The as-isolated form of NifQ was found to exhibit a narrow, almost radical-like lineshape, electron paramagnetic resonance (EPR) spectrum, indicating the presence of an oxidized Fe₃S₄ cluster, such as found in aconitase (10). Such spectra typically disappear when treated with the reducing agent dithionite. However, in this case, reduction of as-isolated NifQ resulted in the appearance of a new spectrum. Proteins that contain Fe₄S₄ clusters as the active species, such as aconitase, are often isolated in a mixed form that contains both Fe₃S₄ and Fe₄S₄ clusters, owing to the lability of one of the Fe atoms associated with the Fe₄S₄ species. Such species can be spectroscopically differentiated, because oxidized Fe₃S₄ clusters are EPR-active and the reduced form is EPR silent, whereas the opposite is true for Fe₄S₄ clusters. However, in the current work, the EPR spectrum of dithionite-treated NifQ is very different from what is typically observed for reduced Fe₄S₄ clusters, indicating that this species is not an Fe₄S₄ cluster. Identification of the composition of this species was guided by spectroscopic comparison to inorganic model compounds previously described by Richard Holm and colleagues (11). Namely, the cluster contained within the reduced NifQ sample was found to exhibit very similar EPR lineshapes and g values when compared with MoFe₃S₄ metal clusters prepared synthetically. The initial assignment of the Mo-containing species within NifQ as a MoFe₃S₄ cluster is also supported in the present work by more advanced spectroscopic analyses, metal analysis, and the observation that a portion of the Fe₃S₄ species in as-isolated NifQ can be converted to the proposed MoFe₃S₄ species by the addition of Mo. The MoFe₃S₄-loaded form can be used to complete in vitro maturation of the MoFe protein in the absence of exogenously added molybdate, although this process also requires reducing equivalents, homocitrate, NifEN, Fe protein, and MgATP. These requirements are consistent with the suggested role of NifEN as an assembly scaffold for FeMo-cofactor formation and the proposed nucleotide-dependent participation of Fe protein in the insertion of Mo and attachment during completion of FeMo-cofactor (12).
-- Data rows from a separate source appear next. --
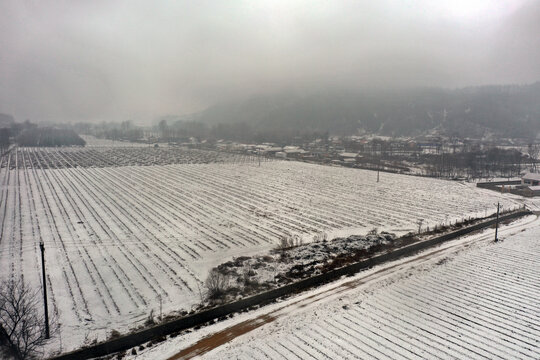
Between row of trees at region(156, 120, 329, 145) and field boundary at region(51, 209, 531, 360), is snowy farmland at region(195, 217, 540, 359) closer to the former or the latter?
field boundary at region(51, 209, 531, 360)

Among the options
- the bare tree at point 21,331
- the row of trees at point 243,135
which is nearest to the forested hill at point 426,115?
the row of trees at point 243,135

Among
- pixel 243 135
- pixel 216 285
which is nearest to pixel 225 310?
pixel 216 285

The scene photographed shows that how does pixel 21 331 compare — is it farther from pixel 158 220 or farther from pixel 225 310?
pixel 158 220

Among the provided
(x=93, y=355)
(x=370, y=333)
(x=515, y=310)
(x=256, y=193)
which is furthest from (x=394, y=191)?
(x=93, y=355)

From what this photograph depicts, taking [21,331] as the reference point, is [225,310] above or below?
below

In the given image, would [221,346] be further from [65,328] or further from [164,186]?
[164,186]
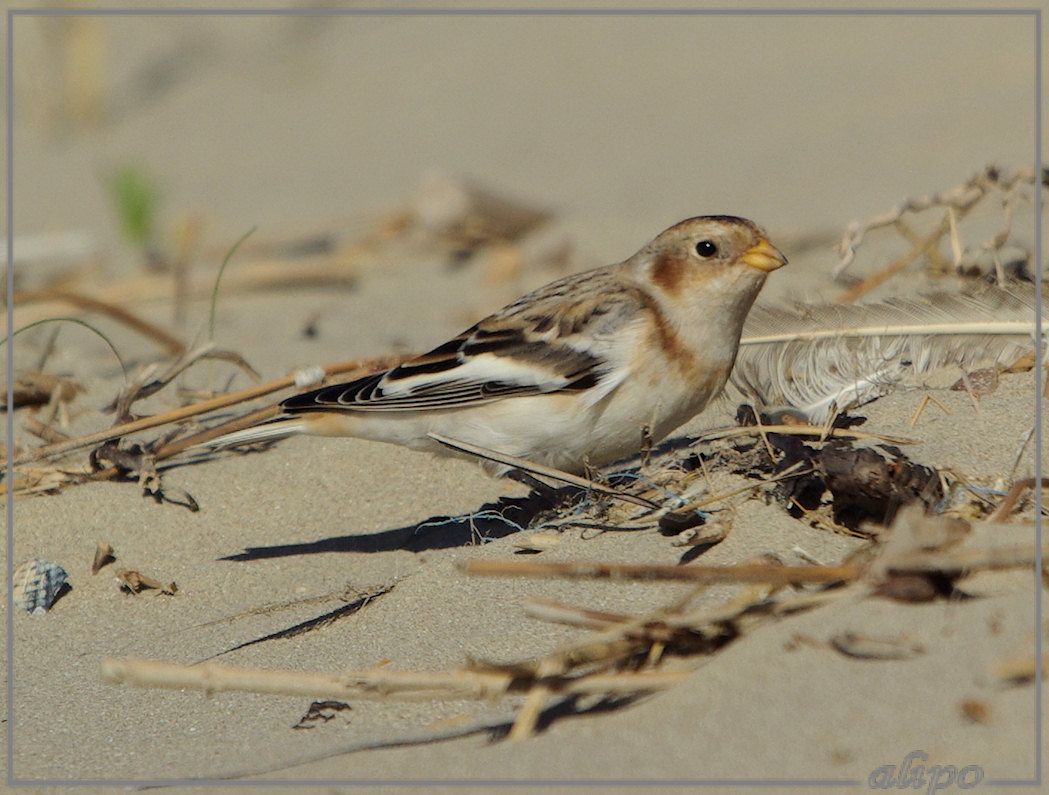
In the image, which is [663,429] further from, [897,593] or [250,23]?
[250,23]

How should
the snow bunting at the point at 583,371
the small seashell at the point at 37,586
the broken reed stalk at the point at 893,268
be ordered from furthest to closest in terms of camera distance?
1. the broken reed stalk at the point at 893,268
2. the snow bunting at the point at 583,371
3. the small seashell at the point at 37,586

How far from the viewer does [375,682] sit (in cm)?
206

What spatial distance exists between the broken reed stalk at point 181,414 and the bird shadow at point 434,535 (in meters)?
0.53

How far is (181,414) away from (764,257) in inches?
74.1

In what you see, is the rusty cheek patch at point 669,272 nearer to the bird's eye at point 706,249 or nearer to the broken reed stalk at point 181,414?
the bird's eye at point 706,249

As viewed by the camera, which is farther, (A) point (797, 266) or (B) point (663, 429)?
(A) point (797, 266)

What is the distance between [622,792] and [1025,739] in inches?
24.3

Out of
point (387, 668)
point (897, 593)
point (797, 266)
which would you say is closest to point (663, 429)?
point (387, 668)

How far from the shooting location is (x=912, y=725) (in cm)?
183

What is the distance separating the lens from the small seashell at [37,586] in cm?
326

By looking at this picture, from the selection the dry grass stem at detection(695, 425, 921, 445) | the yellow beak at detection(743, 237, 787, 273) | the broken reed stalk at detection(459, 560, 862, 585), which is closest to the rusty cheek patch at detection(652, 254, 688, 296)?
the yellow beak at detection(743, 237, 787, 273)

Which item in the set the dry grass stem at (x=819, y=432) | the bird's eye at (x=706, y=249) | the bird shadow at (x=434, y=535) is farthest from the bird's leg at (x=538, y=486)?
the bird's eye at (x=706, y=249)

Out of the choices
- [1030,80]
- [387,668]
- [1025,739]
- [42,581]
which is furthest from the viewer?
[1030,80]

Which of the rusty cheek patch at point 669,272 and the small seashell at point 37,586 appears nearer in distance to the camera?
the small seashell at point 37,586
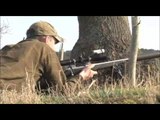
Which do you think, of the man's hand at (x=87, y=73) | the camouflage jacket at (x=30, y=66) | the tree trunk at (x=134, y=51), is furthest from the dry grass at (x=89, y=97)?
the tree trunk at (x=134, y=51)

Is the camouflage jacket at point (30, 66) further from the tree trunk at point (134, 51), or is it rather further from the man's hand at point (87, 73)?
the tree trunk at point (134, 51)

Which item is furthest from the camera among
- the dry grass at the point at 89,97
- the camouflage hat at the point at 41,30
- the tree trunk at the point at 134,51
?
the tree trunk at the point at 134,51

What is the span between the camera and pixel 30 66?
286 inches

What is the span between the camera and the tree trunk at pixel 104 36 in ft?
36.2

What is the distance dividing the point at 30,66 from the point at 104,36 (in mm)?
4125

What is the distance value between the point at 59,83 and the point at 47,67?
29 cm

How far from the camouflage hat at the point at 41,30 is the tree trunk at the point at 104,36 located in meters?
3.07

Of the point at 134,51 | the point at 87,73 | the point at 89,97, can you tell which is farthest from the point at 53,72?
the point at 134,51

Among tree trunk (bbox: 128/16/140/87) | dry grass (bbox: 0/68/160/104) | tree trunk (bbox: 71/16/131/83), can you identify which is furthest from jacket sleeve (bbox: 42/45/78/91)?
tree trunk (bbox: 71/16/131/83)
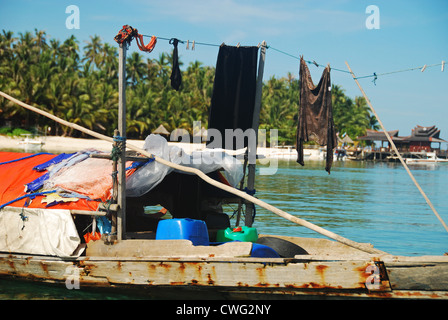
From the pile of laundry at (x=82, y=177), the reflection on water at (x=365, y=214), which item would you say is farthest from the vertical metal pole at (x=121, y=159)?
the reflection on water at (x=365, y=214)

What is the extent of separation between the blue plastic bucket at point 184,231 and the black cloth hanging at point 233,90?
2233mm

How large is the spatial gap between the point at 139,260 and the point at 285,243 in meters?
2.05

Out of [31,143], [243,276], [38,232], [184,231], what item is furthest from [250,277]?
[31,143]

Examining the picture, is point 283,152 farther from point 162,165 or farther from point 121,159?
point 121,159

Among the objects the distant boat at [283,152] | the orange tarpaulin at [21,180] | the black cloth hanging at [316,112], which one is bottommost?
the distant boat at [283,152]

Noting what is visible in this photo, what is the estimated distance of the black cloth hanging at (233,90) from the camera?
28.1 ft

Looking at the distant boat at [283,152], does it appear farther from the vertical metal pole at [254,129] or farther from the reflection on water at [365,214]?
the vertical metal pole at [254,129]

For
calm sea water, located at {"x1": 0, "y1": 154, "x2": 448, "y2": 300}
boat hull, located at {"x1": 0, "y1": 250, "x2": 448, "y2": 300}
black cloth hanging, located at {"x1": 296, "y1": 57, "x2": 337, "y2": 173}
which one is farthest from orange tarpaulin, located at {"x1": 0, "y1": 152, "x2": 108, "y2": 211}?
black cloth hanging, located at {"x1": 296, "y1": 57, "x2": 337, "y2": 173}

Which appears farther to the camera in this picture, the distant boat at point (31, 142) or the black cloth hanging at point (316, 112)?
the distant boat at point (31, 142)

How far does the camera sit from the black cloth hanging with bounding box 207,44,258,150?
858 cm

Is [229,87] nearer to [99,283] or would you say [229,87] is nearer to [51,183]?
[51,183]

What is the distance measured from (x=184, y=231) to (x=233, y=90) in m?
3.04

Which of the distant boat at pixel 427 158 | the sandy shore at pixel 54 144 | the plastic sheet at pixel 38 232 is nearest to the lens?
the plastic sheet at pixel 38 232
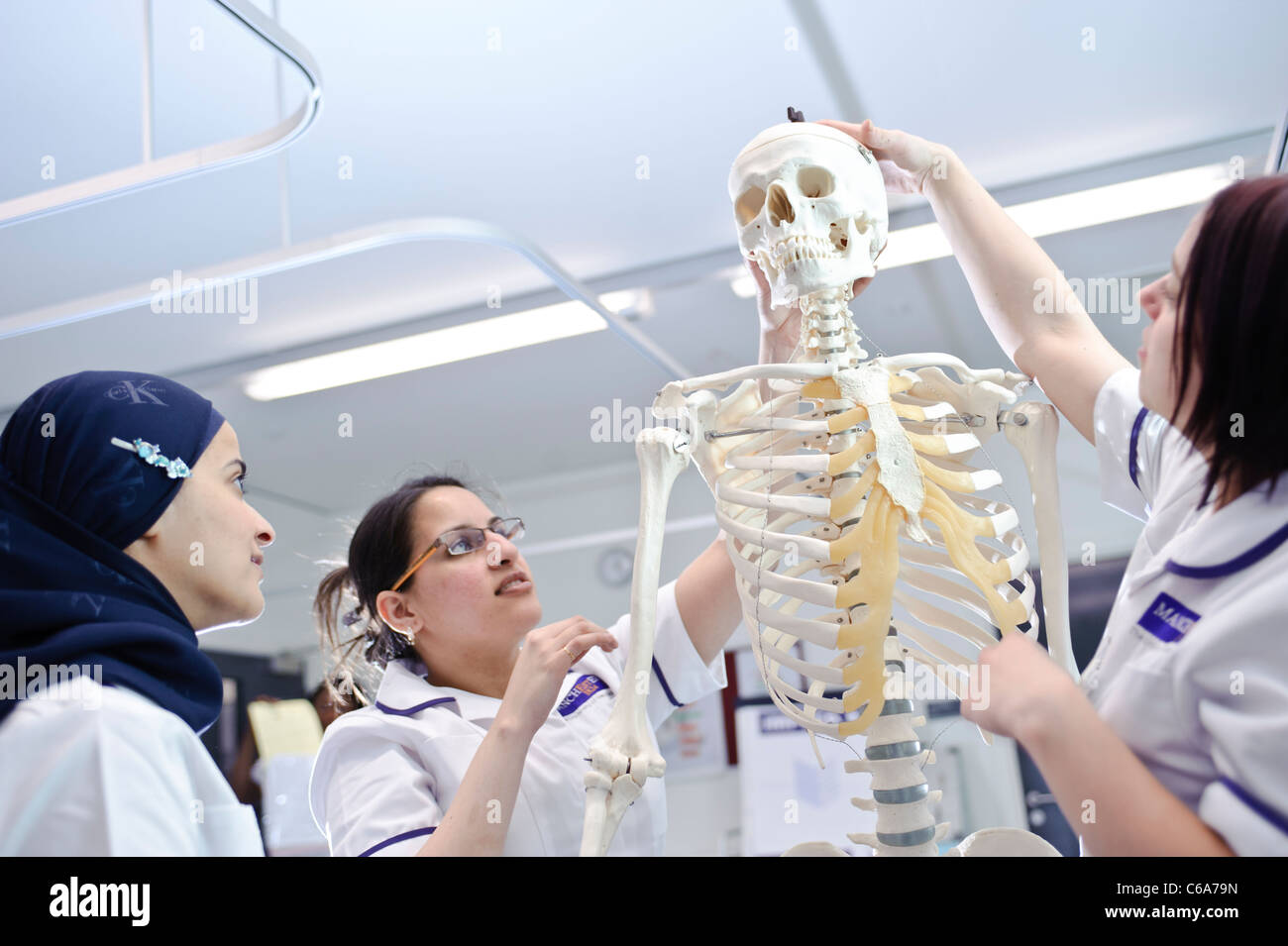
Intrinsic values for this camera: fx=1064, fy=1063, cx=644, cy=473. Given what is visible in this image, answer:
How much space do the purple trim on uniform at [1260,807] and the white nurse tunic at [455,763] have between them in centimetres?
77

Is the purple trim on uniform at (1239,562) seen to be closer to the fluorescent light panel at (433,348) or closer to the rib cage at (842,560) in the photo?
the rib cage at (842,560)

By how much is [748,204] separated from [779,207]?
6 centimetres

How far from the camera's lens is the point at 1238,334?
79cm

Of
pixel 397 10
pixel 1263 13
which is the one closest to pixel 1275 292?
pixel 397 10

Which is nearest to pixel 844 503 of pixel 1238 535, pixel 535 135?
pixel 1238 535

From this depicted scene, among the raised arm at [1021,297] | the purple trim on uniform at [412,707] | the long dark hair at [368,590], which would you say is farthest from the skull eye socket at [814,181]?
the purple trim on uniform at [412,707]

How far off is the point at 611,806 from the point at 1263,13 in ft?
9.42

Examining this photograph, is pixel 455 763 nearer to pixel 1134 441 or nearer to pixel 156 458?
pixel 156 458

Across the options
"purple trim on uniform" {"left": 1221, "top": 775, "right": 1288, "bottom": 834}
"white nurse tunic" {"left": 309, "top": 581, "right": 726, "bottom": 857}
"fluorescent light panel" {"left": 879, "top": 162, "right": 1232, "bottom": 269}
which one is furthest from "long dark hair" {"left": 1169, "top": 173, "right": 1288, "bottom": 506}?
"fluorescent light panel" {"left": 879, "top": 162, "right": 1232, "bottom": 269}

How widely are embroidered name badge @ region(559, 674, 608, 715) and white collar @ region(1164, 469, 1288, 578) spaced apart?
0.86 metres

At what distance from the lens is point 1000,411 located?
1.36 metres

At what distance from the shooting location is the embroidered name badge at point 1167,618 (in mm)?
814

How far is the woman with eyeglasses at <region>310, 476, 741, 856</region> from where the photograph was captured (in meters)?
1.23
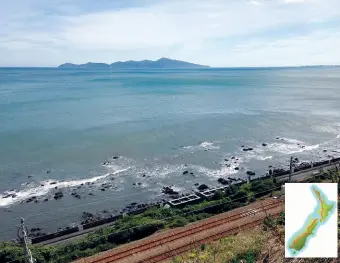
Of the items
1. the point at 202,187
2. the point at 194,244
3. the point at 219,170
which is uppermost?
the point at 194,244

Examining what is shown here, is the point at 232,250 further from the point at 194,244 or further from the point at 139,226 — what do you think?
the point at 139,226

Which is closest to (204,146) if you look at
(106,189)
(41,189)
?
Answer: (106,189)

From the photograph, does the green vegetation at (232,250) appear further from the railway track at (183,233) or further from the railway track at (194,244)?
the railway track at (183,233)

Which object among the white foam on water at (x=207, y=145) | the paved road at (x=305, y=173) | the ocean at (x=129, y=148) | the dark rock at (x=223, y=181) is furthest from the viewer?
the white foam on water at (x=207, y=145)

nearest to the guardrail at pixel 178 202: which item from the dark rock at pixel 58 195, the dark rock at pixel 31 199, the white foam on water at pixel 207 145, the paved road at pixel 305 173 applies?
the paved road at pixel 305 173

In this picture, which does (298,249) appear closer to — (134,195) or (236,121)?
(134,195)

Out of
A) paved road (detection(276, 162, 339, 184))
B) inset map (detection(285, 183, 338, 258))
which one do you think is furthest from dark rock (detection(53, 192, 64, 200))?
inset map (detection(285, 183, 338, 258))

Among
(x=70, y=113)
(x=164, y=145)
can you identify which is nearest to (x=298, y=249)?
(x=164, y=145)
[Fe-S] clusters facilitate activation of a variety of electron-rich organic substrates.

Exactly how Mo is incorporated and then detached from the MoFe₃S₄ cluster for completion of FeMo-cofactor assembly remains to be determined. For example, it is not clear whether there is a cyclic process involving Mo loading and unloading of the available coordination site within the Fe₃S₄ cluster or whether the MoFe₃S₄ species is a sacrificial cluster that is destroyed during completion of FeMo-cofactor assembly. Furthermore, the redox state(s) of Mo that occur during its mobilization and transfer is not yet understood. Nevertheless, the present work indicates that an [Fe-S] cluster can function in the sequestration and trafficking of Mo, which provides yet another example of the biological versatility of the simple inorganic structures that Beinert et al. (1) have described as nature's “modular, multipurpose structures.”